Latin Agents Group Launches in New York
The growth of the country’s Hispanic population is a hot topic among demographers and marketers – including insurance producers and brokers. As of 2008, the last year for which census data is available, the country had a Hispanic population of 46.9 million. Hispanics are also the nation’s fastest-growing minority population, having grown by 3.2 percent between 2007 and 2008, according to the Census Bureau.
“Historically, the corporate level of the insurance industry has not always made a concentrated effort to market to the Latin agent and broker, nor do they fully understand the various cultures within the Hispanic community,” said Elmer Rivera, New York branch manager for Jimcor Agencies and founder of the Latin Agents and Brokers Association (LABA).
LABA recently launched as a new trade group for Latin insurance producers and brokers who serve the Hispanic community in the Northeast. LABA wants to help agents improve sales and service to Latin clients, Rivera said. The group hopes to establish a sizable presence over the next year among agents in New York, New Jersey and Connecticut. Its membership will comprise agents and broker of Latin descent, as well as non-Latin agents interested in pursuing a Hispanic customer base.
The growth of the Hispanic population nationwide comes at a time when the “Latin consumer is becoming more savvy and knowledgeable about financial protection,” Rivera said. And that’s no secret to other Latin American insurance groups, including the Latin American Agents Association (LAAA) – which focuses on agents in California, Arizona, Colorado, Texas, and Nevada – and the Latin American Association of Insurance Agencies (LAAIA), which comprises members chiefly from Florida. LAAA was founded in 1998; LAAIA was founded in 1969.
Andre Urena, founder of the LAAA, said the group’s membership comprises “anybody of any race that focuses on the Hispanic market.” The association has 670 agencies and 200 insurance company members. The group works to educate agents on ways to overcome barriers of language and culture, as well as to develop trust and confidence among Hispanic customers.
It’s a niche that Urena said is getting bigger. “We see nothing but growth in the next few years,” he said. The group’s 2010 convention in Long Beach, Calif., brought roughly 2,000 attendees, largely from California but many from other areas of the country.
The growth is understandable, said LABA’s Rivera, given the nation’s shifting population. “There is a growing need of insurance agents and brokers who understand that diversity,” he said.

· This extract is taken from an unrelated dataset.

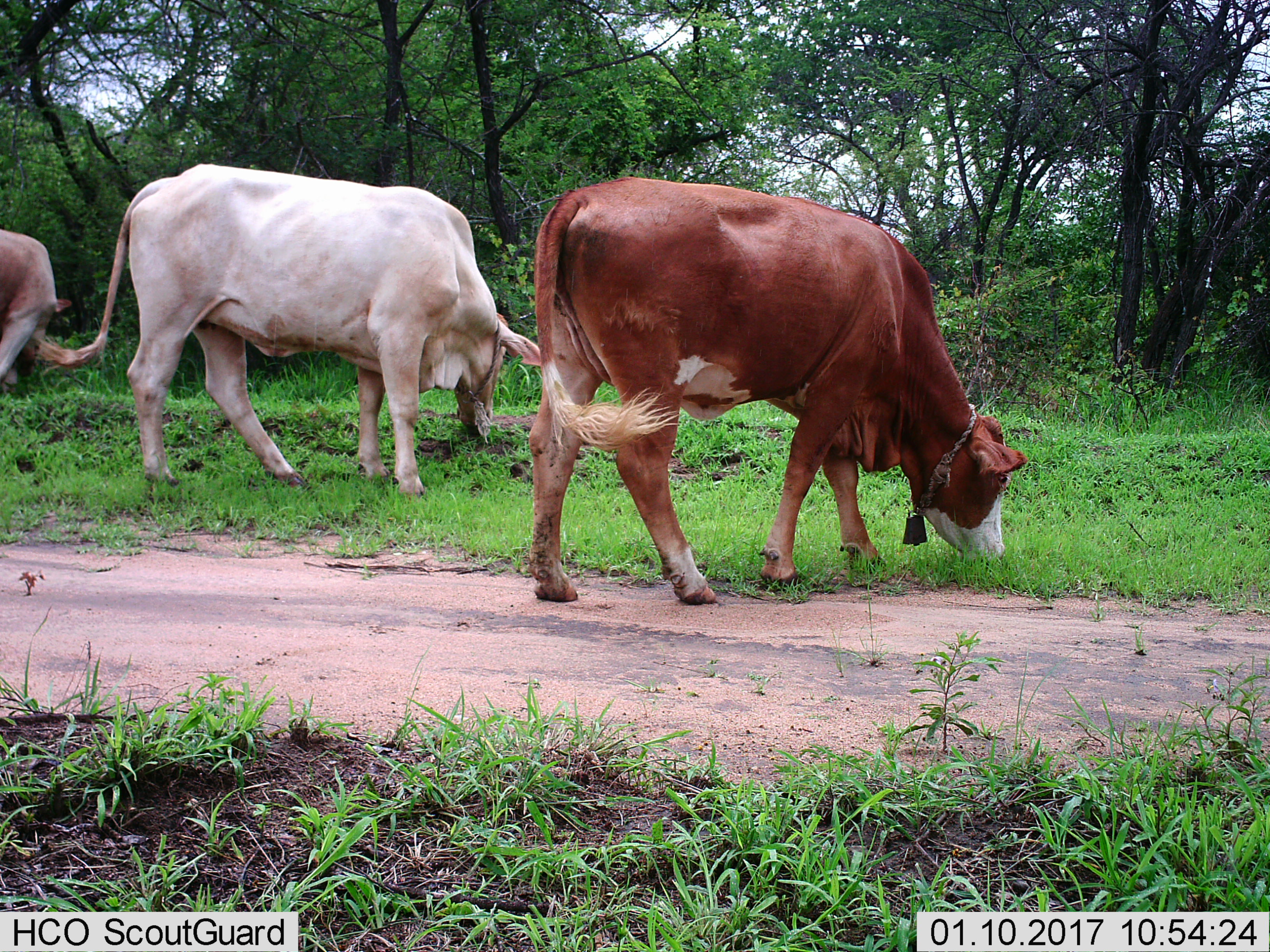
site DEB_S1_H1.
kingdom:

Of course, in some parts of the country, the prevalence of agents with Hispanic heritage is so common that it’s barely noticeable. In South Florida, which is home to one of the highest concentrations of Hispanics in the country, the line that divides that Latin and non-Latin insurance agents has become meaningless in some ways.

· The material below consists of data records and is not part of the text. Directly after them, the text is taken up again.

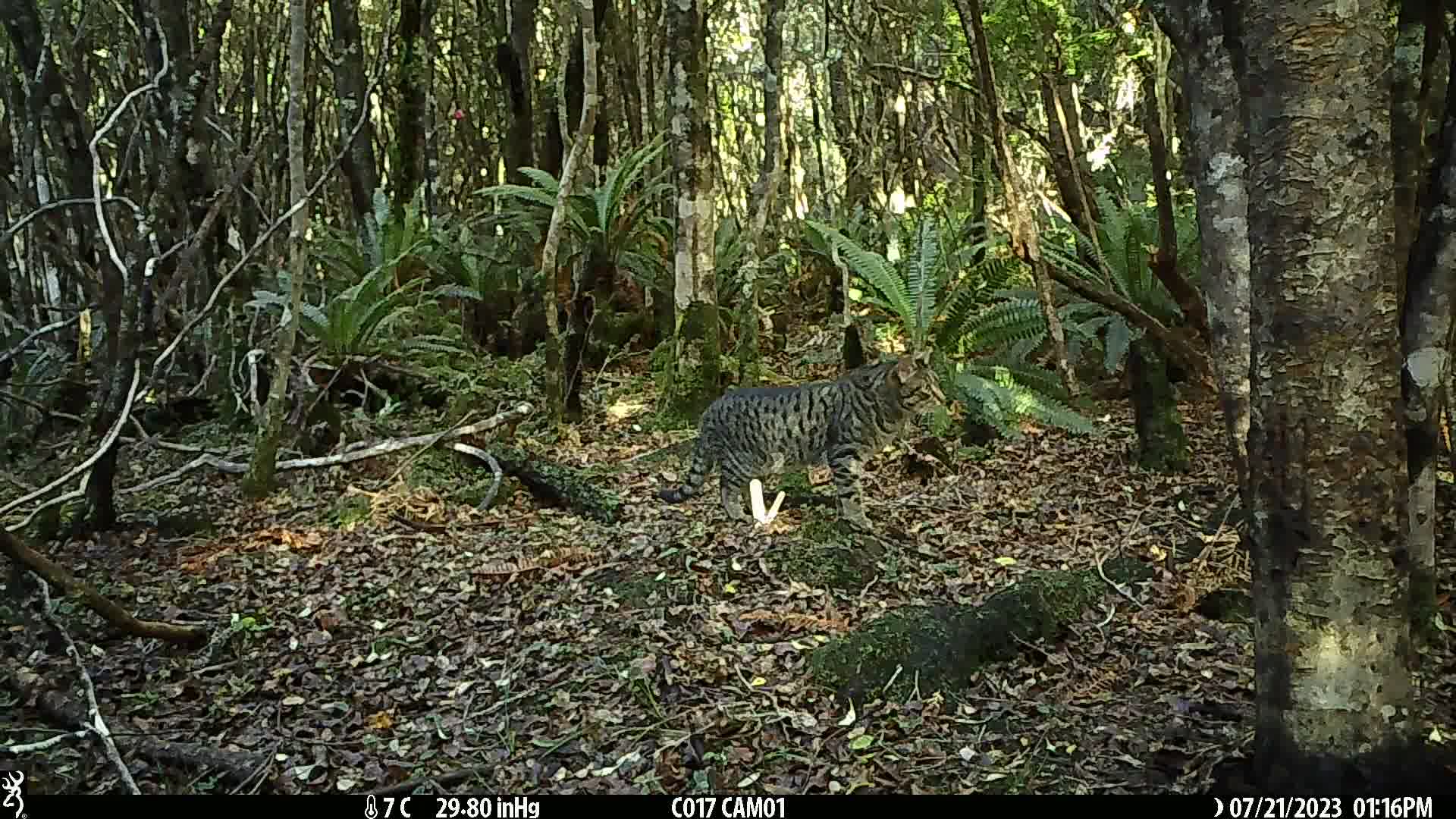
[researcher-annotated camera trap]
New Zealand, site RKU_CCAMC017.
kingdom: Animalia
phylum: Chordata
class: Mammalia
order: Carnivora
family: Felidae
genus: Felis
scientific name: Felis catus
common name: domestic cat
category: cat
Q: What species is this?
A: Cat (domestic cat) (Felis catus).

Case in point: The newly launched Broward County chapter of the Latin American Association of Insurance Agencies (LAAIA), where 80 percent of members are white, said President Joe Mier.
“The only thing Latin about is us our name,” Mier said, “and the way we embrace the community. We do not conduct any business in Spanish. We don’t target the Hispanic market. More and more, it’s just that agents are seeing the value they get their membership.”
The LAAIA is a nonprofit that was founded in 1969 with the goal of providing education and advancement for Latin agencies and principals and encourage them to work together to maintain access to certain carriers. But the organization quickly evolved to a group whose primary role was to provide continuing education for agents, as well as networking and other social opportunities.
Mier, who is also vice president of Allstar Direct Insurance and Financial Services, said that LAAIA is growing, but unlike the California and New York associations, he doesn’t see interest in LAAIA driven by any particular interest in enhancing agents’ access to Hispanic customers. Instead, he sees membership as an affirmation that the services and education the group provides are a value for agents.
“What’s happened is that we have become very mainstream,” he said.